Against this backdrop, markets are awaiting July’s US consumer price index (CPI) and retail sales data this week. Consensus forecasts point to core CPI rising 0.3% month-on-month from 0.2% in June, with tariffs expected to play a larger role in the increase. “The lower effective tariff collection rate of about 10% in July versus the statutory rate of closer to 14% contributes to high uncertainty about just how much of the tariffs are being passed through to consumers,” say Nayar and Farris. “We think the market reaction to the CPI is probably skewed in favour of Fed rate cuts. A lower-than-expected CPI should increase market pricing for cuts in September and year-end as it reduces the ostensible need for Fed caution about inflation. A higher-than-expected CPI print might cut pricing of a September cut but is likely to leave year-end pricing less affected, because how the unemployment rate changes over the next few months will be the ultimate driver of Fed policy.”
Retail sales are also seen as a potential signal for labour market health. Consensus expects July “control group” core retail sales to rise 0.4% from 0.5% in June. “A weaker than consensus print would probably signal rising distress among households, increasing the likelihood of the Fed cutting in September,” say Nayar and Farris.
They caution, however, that July and even August data may not yet reflect the full tariff impact. “Implementation delays, temporary exemptions, and still somewhat low collection efficiency meant that US Treasury tariff collections through July amounted to a ytd increase of roughly US$70 billion or about 0.4% of year to date GDP, well below what the statutory rate suggested they should be,” they note.
The y-o-y increase in tariffs in July alone annualises to 0.8% of GDP, but this still understates the likely eventual effect. “As exemptions wane and the new, higher tariff rates from recent trade deals take effect, the effective tariff rate should rise to about 17% or a tax increase of over 1.4% of GDP. We expect this larger impact to become more apparent only in late Q4 this year,” say Nayar and Farris.
See also: It’s my party and I’ll cry if I want to
Global equity markets gained in the week to Aug 11. The MSCI ACWI rose 2.5%, led by the Nasdaq’s 3.9% gain, which included a record closing high of 21,450.02 on Friday after Apple posted its best weekly performance since mid-2020. The S&P 500 advanced 2.4% while MSCI Europe rose 3%. The MSCI Emerging Markets Index gained 2.3%, with the Asia Pacific ex-Japan index up 2%.
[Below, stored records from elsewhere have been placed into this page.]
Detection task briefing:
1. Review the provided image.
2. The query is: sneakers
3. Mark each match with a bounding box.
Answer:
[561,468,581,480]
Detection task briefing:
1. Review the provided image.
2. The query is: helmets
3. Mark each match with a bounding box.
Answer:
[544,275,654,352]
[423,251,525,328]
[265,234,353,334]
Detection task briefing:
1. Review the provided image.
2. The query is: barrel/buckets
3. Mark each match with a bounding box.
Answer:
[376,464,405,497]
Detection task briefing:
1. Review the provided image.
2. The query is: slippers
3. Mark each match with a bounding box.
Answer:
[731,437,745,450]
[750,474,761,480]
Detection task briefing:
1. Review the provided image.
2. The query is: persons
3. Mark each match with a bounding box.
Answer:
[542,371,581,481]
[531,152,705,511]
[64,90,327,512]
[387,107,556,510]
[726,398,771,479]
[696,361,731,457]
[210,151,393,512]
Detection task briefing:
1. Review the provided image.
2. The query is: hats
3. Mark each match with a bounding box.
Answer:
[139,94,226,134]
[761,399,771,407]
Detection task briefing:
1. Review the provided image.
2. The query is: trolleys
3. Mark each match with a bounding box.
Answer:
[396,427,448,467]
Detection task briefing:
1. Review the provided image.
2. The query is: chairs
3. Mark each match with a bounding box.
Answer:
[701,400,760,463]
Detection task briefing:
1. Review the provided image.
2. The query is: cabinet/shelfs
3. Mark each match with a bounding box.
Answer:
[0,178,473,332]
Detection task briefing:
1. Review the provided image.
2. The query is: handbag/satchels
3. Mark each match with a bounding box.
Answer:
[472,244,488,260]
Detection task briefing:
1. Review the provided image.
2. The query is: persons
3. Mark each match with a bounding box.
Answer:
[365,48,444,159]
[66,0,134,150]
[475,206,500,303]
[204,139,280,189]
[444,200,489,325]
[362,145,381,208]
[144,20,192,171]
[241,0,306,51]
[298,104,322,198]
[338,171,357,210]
US Treasury yields rose 4-7 bps across the curve ahead of the CPI release. The Bloomberg US Treasury Index fell 0.3%, while the FTSE World Government Bond Index returned 0.4%. The US dollar index declined 1%, tracking lower yields.
In Asia, the FTSE Straits Times Index closed at 4,239.83, up 2.07% for the week. Other regional markets were also higher, with the Nikkei 225 up 2.5%, the Taiwan TAIEX gaining 2.5%, and Korea’s KOSPI rising 2.9%. Hong Kong’s Hang Seng added 1.43%, while the Shanghai Composite rose 2.11%.
With inflation data, retail sales, and ongoing tariff developments in focus, markets are likely to remain sensitive to incoming US economic releases in the weeks ahead. “How the unemployment rate changes over the next few months will be the ultimate driver of Fed policy,” reiterate Nayar and Farris.